Wrapping up her sharing, she touched on the topic of advocacy and changing of perceptions towards the mentally ill. Raising the idea of a ‘ripple effect’, she encouraged students to reach out and advocate for a change in the perceptions towards the mentally ill, whether it be through social media sharing or simply bringing the topic up in casual conversation. Finally, in an impactful ‘call to arms’ to those in their teenage years (us!), Huan Yuan passionately asserted, “This is the age at which people should start learning about mental illness. Many mental illnesses start around this age, and we are in the age group where we start to become young adults—we are going to drive the future of society.” 
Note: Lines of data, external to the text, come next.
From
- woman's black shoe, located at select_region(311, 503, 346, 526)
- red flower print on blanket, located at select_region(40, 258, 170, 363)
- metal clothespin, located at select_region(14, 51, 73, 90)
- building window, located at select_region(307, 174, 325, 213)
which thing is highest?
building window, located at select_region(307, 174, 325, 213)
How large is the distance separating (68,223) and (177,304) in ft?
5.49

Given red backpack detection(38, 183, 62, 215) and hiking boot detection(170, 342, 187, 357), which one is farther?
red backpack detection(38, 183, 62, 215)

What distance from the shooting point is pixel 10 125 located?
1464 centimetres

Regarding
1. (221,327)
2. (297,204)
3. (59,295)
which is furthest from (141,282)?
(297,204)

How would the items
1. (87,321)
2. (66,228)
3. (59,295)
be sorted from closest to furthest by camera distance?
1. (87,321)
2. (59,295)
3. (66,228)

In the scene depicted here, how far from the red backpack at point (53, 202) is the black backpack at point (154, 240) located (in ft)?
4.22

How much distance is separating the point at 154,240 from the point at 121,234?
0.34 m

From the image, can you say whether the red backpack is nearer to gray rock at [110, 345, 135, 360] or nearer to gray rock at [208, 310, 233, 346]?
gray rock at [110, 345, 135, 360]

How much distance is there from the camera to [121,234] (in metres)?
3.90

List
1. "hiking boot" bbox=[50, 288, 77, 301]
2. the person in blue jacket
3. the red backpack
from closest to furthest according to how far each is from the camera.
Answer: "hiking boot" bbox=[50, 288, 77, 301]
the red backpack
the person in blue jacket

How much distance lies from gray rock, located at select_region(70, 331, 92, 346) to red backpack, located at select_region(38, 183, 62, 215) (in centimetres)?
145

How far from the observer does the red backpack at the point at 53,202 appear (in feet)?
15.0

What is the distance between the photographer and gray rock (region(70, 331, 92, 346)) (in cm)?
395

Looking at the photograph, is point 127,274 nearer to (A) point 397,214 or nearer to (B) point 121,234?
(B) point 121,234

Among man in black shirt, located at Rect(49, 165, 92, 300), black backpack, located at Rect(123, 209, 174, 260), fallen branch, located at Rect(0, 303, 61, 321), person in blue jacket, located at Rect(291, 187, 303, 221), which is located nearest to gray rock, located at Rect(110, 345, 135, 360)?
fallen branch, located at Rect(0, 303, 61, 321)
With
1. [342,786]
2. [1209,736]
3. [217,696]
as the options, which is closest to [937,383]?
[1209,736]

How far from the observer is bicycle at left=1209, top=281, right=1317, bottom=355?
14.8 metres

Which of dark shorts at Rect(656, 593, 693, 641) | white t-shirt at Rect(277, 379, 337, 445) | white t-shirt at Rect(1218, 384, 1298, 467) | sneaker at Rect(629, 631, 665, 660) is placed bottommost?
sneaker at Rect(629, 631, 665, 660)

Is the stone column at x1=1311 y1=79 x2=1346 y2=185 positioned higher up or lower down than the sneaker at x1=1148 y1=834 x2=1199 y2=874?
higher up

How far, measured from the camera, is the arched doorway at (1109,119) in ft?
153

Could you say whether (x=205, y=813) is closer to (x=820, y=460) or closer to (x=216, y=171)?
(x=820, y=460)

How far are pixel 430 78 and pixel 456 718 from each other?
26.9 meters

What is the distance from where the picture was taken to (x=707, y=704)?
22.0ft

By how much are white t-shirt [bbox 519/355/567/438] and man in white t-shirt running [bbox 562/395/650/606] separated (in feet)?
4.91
Mental Health Awareness Week offered much food for thought for us Rafflesians. With its interactive booths, insightful information and inspiring talks, suffice it to say that MHAW was indeed a success—the total number of students who stopped by the booths and attended the talks is testament to that. If you weren’t aware of the activities that took place in school during MHAW, it’s still not too late to hop onto the internet and do some of your own research about mental health, or talk to your close friends about the topic. The lack of awareness regarding mental illness is a real problem especially among youths our age, and being part of the demographic most affected by it, it is about time we really paid attention to it. Being aware of the issue is a good first step, but we could, perhaps, do more in the fight against flawed perceptions. Every one of us has a stake in this fight—we are, after all, all im’perfect.